Date Published: June 1, 2018
Publisher: JKL International LLC
Author(s): Sha Lu, Zheng Niu, Yueming Chen, Qiaofeng Tu, Yue Zhang, Wenli Chen, Wenjuan Tong, Zhifen Zhang.
To investigate associations between the age of menopause and the DNA methylation levels of two repetitive elements, Alu and LINE-1, we performed plasma DNA extraction on 161 subjects and serum cell-free DNA extraction on 120 subjects. We grouped women by menopausal age as follows: ≤ 48 years (earlier menopause), ≥ 52 years (later menopause), and 48-52 years (control). The DNA methylation levels of Alu and LINE-1 were measured by MethyLight PCR. The results showed that the DNA methylation levels of both Alu and LINE-1 were inversely correlated with menopausal age in the plasma DNA cohort (r = 0.079, P < 0.001 for Alu; r = 0.045, P = 0.007 for LINE-1) as well as in the serum DNA cohort (r = 0.087, P = 0.001 for Alu; r = 0.041, P = 0.026 for LINE-1). Alu methylation levels in both the plasma and serum DNA cohorts and LINE-1 methylation levels in the plasma cohort were remarkably higher in the earlier menopause group than in the later menopause and control groups (P < 0.01 and P < 0.05, respectively). In the serum DNA cohort, the LINE-1 methylation levels in the later menopause group were significantly lower than that in the earlier menopause group and control group (P < 0.05). Therefore, methylation levels of Alu and LINE-1 were significantly associated with menopausal age. Women with earlier menopause showed hypermethylation in both repetitive elements, while women with later menopause showed hypomethylation. These findings suggest that altered DNA methylation in leukocytes and serum cell-free DNA may represent a biomarker of menopausal age.

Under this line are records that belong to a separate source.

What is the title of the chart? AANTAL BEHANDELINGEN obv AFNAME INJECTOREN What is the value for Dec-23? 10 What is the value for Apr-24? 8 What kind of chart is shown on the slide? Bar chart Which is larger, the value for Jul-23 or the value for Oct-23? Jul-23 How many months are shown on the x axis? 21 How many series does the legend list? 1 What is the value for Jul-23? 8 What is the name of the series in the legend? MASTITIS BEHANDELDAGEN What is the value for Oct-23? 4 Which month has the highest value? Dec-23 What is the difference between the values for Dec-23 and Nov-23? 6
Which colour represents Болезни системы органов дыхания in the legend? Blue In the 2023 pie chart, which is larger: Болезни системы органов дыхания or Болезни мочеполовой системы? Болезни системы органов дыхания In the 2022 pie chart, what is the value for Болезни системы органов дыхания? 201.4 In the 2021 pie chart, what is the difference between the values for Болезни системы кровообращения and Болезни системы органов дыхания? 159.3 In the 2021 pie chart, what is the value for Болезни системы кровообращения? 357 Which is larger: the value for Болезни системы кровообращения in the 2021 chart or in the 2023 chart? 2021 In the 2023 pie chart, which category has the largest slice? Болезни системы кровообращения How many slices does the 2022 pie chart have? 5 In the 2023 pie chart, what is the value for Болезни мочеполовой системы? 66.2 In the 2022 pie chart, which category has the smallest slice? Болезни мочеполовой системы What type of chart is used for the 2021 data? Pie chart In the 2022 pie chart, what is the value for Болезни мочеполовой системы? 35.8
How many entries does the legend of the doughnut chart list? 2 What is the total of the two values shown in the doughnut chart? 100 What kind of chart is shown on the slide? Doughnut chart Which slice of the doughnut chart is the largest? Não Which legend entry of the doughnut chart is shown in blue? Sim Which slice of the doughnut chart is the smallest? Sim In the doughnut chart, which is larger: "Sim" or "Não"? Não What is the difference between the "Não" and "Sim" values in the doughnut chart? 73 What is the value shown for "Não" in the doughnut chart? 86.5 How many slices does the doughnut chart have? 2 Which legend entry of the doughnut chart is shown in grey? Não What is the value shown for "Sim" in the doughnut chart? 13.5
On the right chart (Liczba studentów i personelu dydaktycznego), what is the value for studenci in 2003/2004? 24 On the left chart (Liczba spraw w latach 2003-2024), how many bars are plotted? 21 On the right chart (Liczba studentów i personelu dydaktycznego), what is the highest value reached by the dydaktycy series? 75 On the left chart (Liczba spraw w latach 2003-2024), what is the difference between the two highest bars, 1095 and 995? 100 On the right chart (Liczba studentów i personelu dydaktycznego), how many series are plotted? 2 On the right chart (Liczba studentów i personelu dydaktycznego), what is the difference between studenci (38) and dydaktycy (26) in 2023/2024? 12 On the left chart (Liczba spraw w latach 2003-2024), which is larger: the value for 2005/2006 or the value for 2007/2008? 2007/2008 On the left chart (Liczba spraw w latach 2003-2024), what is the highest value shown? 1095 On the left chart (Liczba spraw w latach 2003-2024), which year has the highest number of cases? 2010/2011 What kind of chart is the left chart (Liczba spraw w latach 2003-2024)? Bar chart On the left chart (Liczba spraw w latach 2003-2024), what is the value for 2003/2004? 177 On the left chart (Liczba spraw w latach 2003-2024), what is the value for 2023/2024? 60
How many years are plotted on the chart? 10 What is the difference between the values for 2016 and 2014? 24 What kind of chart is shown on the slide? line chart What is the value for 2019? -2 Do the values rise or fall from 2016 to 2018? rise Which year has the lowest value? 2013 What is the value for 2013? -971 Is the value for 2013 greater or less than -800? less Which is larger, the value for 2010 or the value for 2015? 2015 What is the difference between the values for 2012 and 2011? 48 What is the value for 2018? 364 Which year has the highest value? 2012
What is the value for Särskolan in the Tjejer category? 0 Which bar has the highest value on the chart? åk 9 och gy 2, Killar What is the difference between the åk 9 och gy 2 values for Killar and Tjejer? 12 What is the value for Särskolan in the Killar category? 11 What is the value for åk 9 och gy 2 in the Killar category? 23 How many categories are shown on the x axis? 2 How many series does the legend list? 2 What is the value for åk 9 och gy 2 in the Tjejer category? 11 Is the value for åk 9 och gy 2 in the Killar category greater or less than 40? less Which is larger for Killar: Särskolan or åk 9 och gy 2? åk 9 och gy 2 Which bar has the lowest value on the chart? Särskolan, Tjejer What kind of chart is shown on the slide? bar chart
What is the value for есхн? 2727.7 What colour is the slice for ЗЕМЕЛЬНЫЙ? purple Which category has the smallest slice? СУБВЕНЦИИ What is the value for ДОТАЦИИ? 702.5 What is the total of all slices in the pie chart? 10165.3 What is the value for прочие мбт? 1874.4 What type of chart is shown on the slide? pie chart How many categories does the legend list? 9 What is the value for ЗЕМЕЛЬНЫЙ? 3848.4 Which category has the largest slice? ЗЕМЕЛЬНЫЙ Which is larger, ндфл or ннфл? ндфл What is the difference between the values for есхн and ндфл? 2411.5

In the present study, we found a significant association between the methylation levels of two repetitive elements, Alu and LINE-1, and menopausal age in both peripheral blood leukocyte DNA and serum cfDNA. Women with earlier menopause showed hypermethylation in both repetitive elements compared to healthy controls, while women with later menopause showed corresponding hypomethylation. This association did not depend on age, BMI, hypertension, diabetes, or education. These findings suggest that women with different menopausal ages have different levels of methylation of repetitive elements in blood leukocytes and serum cfDNA. In addition, our data also suggest that altered DNA methylation in leukocytes and cfDNA may represent a biomarker of different menopausal age. To our knowledge, this is the first study to investigate associations between the methylation of Alu and LINE-1 and menopausal age.